How to complete this task: Reproduce word for word the material from the line containing "ÇAMURLUK SİNYALİ SOL" up to and including the line containing "A Natural And", leaving the pictures out of your answer.

Given data:
• • • •

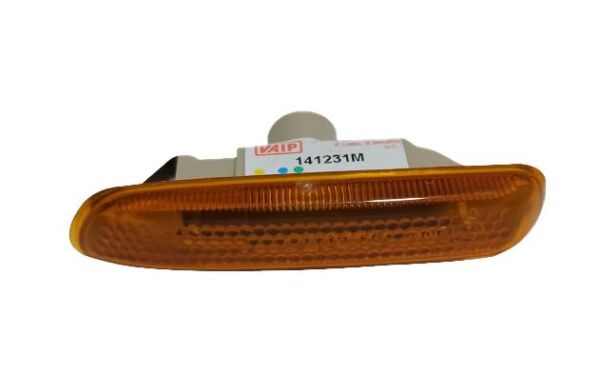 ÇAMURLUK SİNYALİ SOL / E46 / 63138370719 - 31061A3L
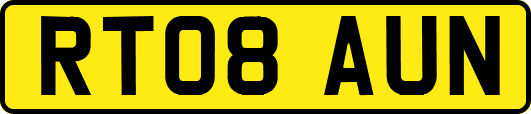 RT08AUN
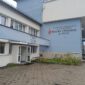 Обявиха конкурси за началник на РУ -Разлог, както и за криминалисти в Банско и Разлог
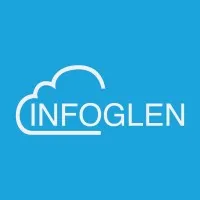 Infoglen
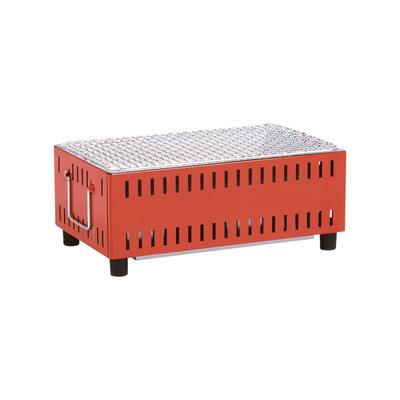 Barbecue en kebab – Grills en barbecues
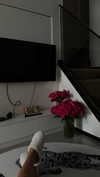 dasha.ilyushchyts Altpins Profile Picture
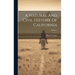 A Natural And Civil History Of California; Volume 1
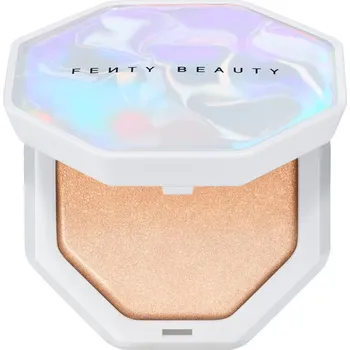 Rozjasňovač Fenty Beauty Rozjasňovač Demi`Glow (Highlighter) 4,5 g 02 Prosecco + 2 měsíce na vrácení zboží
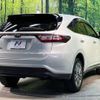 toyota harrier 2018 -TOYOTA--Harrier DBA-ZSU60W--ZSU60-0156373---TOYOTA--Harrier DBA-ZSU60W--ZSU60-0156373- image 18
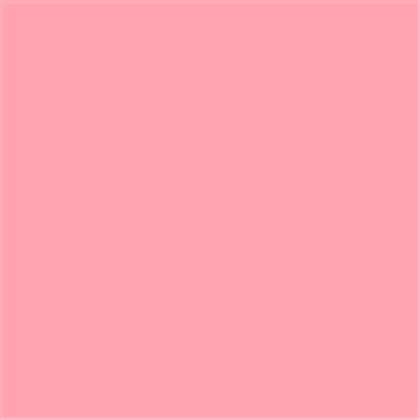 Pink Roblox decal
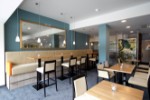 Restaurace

• • • •

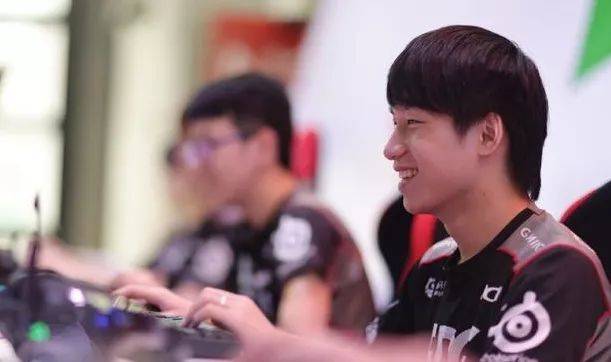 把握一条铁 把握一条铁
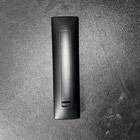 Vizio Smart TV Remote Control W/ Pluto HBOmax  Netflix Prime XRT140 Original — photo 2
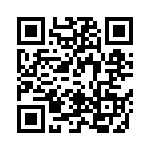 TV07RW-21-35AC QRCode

• • • •

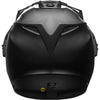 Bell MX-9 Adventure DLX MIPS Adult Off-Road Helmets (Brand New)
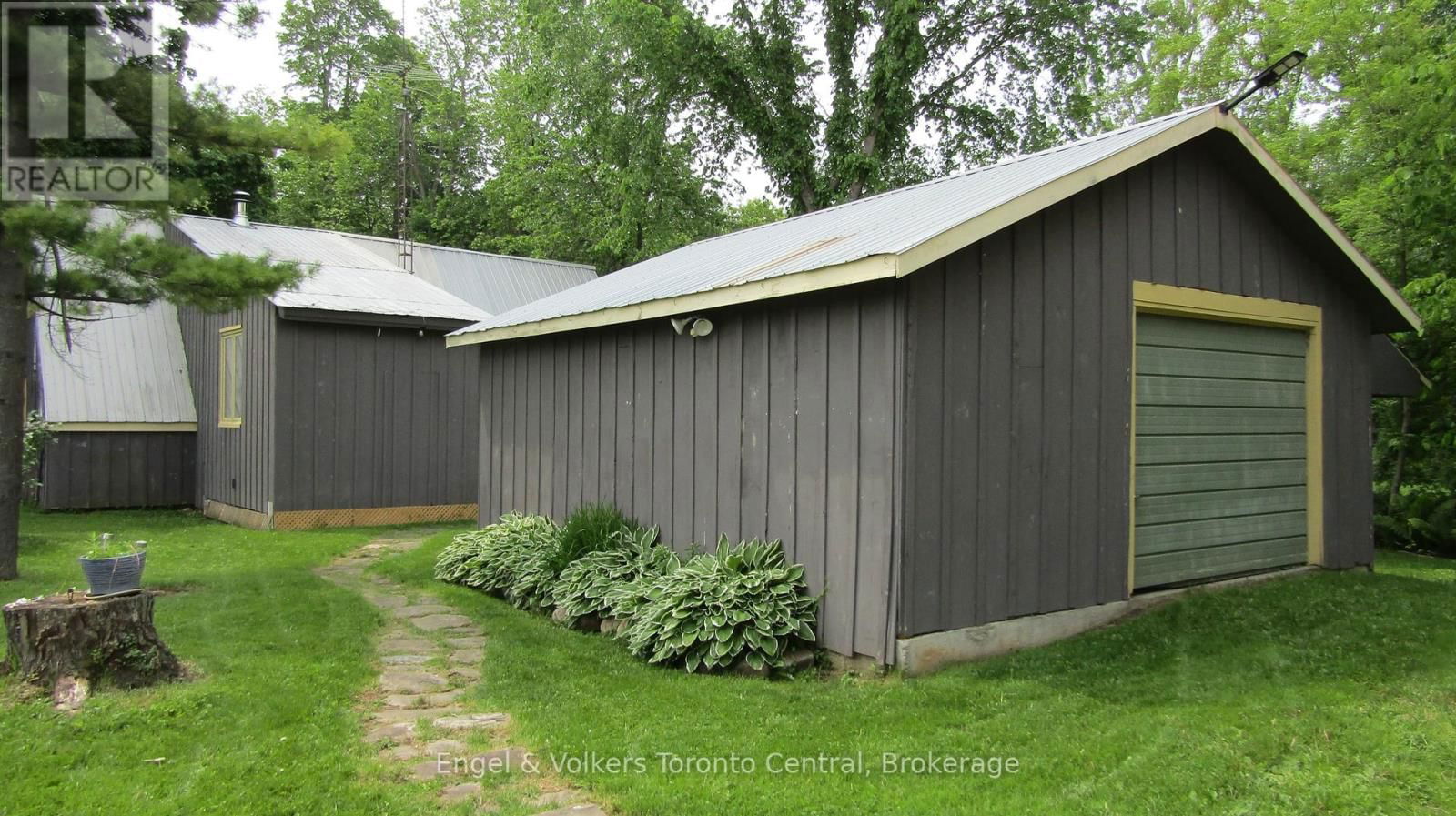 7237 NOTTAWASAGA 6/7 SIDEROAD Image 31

• • • •

Reply:
 ÇAMURLUK SİNYALİ SOL / E46 / 63138370719 - 31061A3L
 RT08AUN
 Обявиха конкурси за началник на РУ -Разлог, както и за криминалисти в Банско и Разлог
 Infoglen
 Barbecue en kebab – Grills en barbecues
 dasha.ilyushchyts Altpins Profile Picture
 A Natural And Civil History Of California; Volume 1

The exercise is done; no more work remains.